Sympathetic cues via the adrenergic signaling critically regulate bone homeostasis and contribute to neurostress-induced bone loss, but the mechanisms and therapeutics remain incompletely elucidated. Here, we reveal an osteoclastogenesis-centered functionally important osteopenic pathogenesis under sympatho-adrenergic activation with characterized microRNA response and efficient therapeutics. We discovered that osteoclastic miR-21 was tightly regulated by sympatho-adrenergic cues downstream the β2-adrenergic receptor (β₂AR) signaling, critically modulated osteoclastogenesis in vivo by inhibiting programmed cell death 4 (Pdcd4), and mediated detrimental effects of both isoproterenol (ISO) and chronic variable stress (CVS) on bone. Intriguingly, without affecting osteoblastic bone formation, bone protection against ISO and CVS was sufficiently achieved by a (D-Asp₈)-lipid nanoparticle-mediated targeted inhibition of osteoclastic miR-21 or by clinically relevant drugs to suppress osteoclastogenesis. Collectively, these results unravel a previously underdetermined molecular and functional paradigm that osteoclastogenesis crucially contributes to sympatho-adrenergic regulation of bone and establish multiple targeted therapeutic strategies to counteract osteopenias under stresses.

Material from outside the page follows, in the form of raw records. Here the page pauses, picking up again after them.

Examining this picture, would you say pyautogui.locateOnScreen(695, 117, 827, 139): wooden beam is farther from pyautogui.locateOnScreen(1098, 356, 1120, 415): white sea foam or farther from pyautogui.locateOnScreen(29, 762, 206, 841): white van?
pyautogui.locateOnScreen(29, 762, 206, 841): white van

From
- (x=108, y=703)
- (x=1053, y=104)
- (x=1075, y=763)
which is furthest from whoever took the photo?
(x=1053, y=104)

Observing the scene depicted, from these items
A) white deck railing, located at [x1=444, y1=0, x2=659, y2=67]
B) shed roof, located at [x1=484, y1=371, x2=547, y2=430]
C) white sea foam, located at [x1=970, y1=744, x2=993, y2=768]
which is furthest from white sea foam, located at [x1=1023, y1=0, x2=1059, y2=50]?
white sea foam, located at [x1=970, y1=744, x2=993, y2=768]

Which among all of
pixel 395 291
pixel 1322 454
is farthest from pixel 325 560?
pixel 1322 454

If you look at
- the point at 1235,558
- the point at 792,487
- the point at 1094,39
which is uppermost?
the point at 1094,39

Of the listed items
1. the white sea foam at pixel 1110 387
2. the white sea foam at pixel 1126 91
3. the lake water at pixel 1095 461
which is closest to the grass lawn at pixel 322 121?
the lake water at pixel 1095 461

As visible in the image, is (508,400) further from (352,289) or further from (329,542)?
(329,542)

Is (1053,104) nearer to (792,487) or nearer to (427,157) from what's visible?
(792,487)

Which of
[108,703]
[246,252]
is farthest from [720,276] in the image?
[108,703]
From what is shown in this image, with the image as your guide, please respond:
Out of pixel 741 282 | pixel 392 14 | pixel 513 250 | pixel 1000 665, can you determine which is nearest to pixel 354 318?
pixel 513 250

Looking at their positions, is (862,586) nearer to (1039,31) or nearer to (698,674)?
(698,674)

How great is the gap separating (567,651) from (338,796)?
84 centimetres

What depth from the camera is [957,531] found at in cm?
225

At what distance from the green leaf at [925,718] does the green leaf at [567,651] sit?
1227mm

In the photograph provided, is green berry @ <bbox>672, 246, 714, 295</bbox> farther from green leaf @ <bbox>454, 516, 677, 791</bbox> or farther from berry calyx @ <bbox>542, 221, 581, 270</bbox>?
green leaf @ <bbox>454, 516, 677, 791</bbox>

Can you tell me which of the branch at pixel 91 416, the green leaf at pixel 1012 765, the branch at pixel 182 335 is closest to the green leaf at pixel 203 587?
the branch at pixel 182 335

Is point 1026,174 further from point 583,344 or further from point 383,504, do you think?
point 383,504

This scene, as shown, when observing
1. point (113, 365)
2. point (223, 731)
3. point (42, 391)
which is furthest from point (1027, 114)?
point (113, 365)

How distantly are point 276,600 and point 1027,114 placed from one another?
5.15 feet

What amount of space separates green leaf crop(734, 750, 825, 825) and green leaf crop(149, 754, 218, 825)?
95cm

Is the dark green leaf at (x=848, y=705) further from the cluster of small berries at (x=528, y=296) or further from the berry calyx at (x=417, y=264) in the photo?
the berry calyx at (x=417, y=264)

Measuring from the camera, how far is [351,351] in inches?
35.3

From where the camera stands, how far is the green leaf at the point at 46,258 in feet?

通过肾上腺素能信号传导的交感神经信号可严格调节骨稳态并导致神经应激诱导的骨丢失，但其机制和治疗方法仍未完全阐明。在这里，我们揭示了交感神经 - 肾上腺素能激活下以破骨细胞生成为中心的功能重要的骨质减少发病机制，具有特征性的 microRNA 反应和有效的治疗方法。我们发现破骨细胞 miR-21 受 β2-肾上腺素能受体 ( _β2AR) 信号，通过抑制程序性细胞死亡 4 (Pdcd4) 在体内严格调节破骨细胞生成，并介导异丙肾上腺素 (ISO) 和慢性可变应力 (CVS) 对骨骼的有害影响。有趣的是，在不影响成骨细胞骨形成的情况下，通过 (D-Asp ₈ )-脂质纳米颗粒介导的破骨细胞 miR-21 靶向抑制或通过临床相关药物抑制破骨细胞生成，可以充分实现对 ISO 和 CVS 的骨保护。总的来说，这些结果揭示了以前未确定的分子和功能范式，即破骨细胞生成对骨的交感神经 - 肾上腺素能调节至关重要，并建立了多种靶向治疗策略来对抗压力下的骨质减少。